前回、大変好評いただいた投資家インタビュー第二弾を実施。今回は芸人を目指し、挫折を経て投資家になった著名投資家「むらやん氏」に独占インタビュー。個人投資家界隈でもその名が知られているだけでなく、様々な投資家への繋がりも深い。

そんなむらやん氏が投資家に至るまでの軌跡、失敗を繰り返すも相場から学び、資産を増やす過程で得た投資の極意とは。笑顔溢れる気さくな口調から時折垣間見える鋭さ。実力派トレーダーの真髄に迫る。

●芸人を目指すも諦め、営業の道を経て、トレーダーへ。投資家むらやん誕生秘話

―むらやんさんは元々NSCに入っていたりと様々な経験をされていますが、トレーダー以前のお話からまずご紹介いただけないでしょうか。

元々僕は四国の出身なんですけど、18歳ぐらいの時に大阪に出てきて、吉本興業の芸人を目指しました。吉本のお笑い養成所のNSCというところがあったので、受験して入り1年ほど芸人の見習いをします。しかし、その養成所で様々なことを学んだんですけど、いまいち芽が出ず、さらにはお金もなく生活する事も厳しくなってきたので芸人の道は諦めました。辞めるのであれば、社長になって自営業になろうと決意しました。芸人を通して実現するはずだったお金持ちになりたいという夢をこの道で叶えようと。

バイトで営業していたのもあって、営業の道に入って健康器具の販売だったりそこから様々な会社を渡り歩きます。その中でも一番結果を出せたのは不動産会社、それも完全歩合のフルコミッション型の不動産営業で、それが僕の肌にあっていたのか上手いこといきまして、1年半ぐらいで1千万ぐらい貯金ができたんですね。それはちょうど20から21歳ぐらいの時だったんですよ。

―21歳で1千万の貯金とは凄いですね。そこからどういった経緯で株の世界に入るきっかけがあったんでしょうか。

その1千万を元手に自分でビジネスをしようと友達と一緒に会社をやってみたんですけど、いまいち上手くいかなかったんですよね。どうしようかなと悩んでいる時に、仕事で知り合った証券マン上がりの方がいたんですよ。その当時僕は株の事は全然知らなかったのですが、その方が「自分ら株知ってるか?俺はこの前ライブドアの株で1億円儲けてな」って話をされまして。当時24、5歳の頃だった僕は「え?1億円!?」と刺激を受けまして。ただその時、会社をやっていて忙しかったのですぐに株を始める事はしなかったんです。その後、結局会社を畳み次の日から全くすることが無くなってしまいました。

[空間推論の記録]
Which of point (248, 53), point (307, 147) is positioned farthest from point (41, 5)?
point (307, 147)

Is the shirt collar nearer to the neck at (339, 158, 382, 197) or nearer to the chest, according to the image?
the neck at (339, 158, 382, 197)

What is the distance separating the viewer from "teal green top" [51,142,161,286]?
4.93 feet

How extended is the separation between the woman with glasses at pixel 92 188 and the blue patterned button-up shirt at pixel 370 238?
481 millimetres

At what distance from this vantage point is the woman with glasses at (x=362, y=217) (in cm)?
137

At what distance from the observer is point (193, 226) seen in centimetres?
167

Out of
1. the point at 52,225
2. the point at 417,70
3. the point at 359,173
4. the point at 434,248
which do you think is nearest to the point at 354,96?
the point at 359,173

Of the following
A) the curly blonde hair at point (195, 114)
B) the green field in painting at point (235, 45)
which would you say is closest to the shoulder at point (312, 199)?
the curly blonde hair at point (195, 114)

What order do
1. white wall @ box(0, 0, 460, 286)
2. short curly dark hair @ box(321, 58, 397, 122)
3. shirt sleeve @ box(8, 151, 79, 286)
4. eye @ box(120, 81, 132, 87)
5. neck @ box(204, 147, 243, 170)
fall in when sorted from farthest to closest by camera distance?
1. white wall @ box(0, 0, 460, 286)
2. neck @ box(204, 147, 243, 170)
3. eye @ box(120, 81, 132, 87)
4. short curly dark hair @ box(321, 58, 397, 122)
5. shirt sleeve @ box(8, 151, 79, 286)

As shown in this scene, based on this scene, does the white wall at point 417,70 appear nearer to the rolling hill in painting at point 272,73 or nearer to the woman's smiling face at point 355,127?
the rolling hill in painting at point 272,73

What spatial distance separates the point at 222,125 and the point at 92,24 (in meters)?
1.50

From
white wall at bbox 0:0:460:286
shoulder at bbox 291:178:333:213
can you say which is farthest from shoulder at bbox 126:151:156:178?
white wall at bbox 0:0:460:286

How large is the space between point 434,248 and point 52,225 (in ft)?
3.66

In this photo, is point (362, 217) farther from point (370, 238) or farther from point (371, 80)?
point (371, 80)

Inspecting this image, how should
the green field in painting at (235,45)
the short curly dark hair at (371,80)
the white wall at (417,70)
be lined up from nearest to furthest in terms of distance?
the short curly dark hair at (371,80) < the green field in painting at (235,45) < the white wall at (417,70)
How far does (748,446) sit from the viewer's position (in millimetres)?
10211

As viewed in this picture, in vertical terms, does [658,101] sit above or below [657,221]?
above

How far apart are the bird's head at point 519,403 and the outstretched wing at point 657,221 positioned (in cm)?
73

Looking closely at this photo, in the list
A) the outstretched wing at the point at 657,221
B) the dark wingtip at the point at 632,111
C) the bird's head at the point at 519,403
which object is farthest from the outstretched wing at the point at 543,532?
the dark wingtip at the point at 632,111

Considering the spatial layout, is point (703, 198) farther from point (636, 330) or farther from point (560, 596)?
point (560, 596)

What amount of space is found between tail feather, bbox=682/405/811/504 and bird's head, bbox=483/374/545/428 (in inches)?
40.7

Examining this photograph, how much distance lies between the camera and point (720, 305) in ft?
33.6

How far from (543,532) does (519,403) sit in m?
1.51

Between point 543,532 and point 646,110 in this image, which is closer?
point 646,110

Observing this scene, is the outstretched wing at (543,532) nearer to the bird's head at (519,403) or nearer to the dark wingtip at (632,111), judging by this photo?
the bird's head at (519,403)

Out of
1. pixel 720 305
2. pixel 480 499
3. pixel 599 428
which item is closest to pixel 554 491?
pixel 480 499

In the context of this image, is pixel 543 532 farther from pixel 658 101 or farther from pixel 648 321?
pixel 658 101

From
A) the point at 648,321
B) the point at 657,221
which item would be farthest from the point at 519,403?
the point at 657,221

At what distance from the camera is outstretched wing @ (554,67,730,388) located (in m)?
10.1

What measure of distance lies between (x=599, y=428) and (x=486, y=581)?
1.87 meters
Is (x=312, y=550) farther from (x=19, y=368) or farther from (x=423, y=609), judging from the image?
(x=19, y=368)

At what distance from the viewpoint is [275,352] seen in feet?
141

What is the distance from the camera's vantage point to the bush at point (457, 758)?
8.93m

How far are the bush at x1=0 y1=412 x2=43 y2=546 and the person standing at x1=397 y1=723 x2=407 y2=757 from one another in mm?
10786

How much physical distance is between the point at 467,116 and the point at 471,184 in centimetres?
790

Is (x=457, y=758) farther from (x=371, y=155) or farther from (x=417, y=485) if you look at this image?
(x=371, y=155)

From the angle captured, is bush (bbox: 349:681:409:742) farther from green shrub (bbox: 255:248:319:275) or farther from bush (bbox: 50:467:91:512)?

• [取り組む課題]
• 1. むらやん氏のインタビュー記事で、本人がさまざまな会社のうち一番結果を出せたと語るのはどの会社か。
• 2. むらやん氏のインタビュー記事に固有の名前で登場する会社や組織を、すべて挙げよ。
• 3. むらやん氏のインタビュー記事を、最後の文の後から書き継げ。

• [課題別の回答]
• 1. 完全歩合のフルコミッション型の不動産会社。

• 2. 吉本興業、NSC、ライブドア

• 3.
ただ、その1億儲けた方との会話の後で「何かあった時に買えるようにしておこう」と思い口座だけは持っていたので、株の買い方をインターネットで検索して、実際にそのまま入力していったら購入出来た。何も考えずに買ったので値動きを見て凄く怖くなって、すぐに売ってしまいましたが、それが株取引のスタートでした。

―その株取引をスタートさせたのは、いつぐらいの時期だったのでしょうか。

その株取引をスタートさせたのは、2005年の4月なんですけど、その時は日経平均株価が確か12,000円くらいをずっと軽く上下しながら特に盛り上がる事も盛り下がる事もない凄く温和な状況で、バブルでも大暴落の最中でもない時でした。株取引スタートさせてから少しずつ練習していましたが、その年の夏に当時の小泉総理が郵政解散選挙で大勝利して小泉相場というバブルが始まりました。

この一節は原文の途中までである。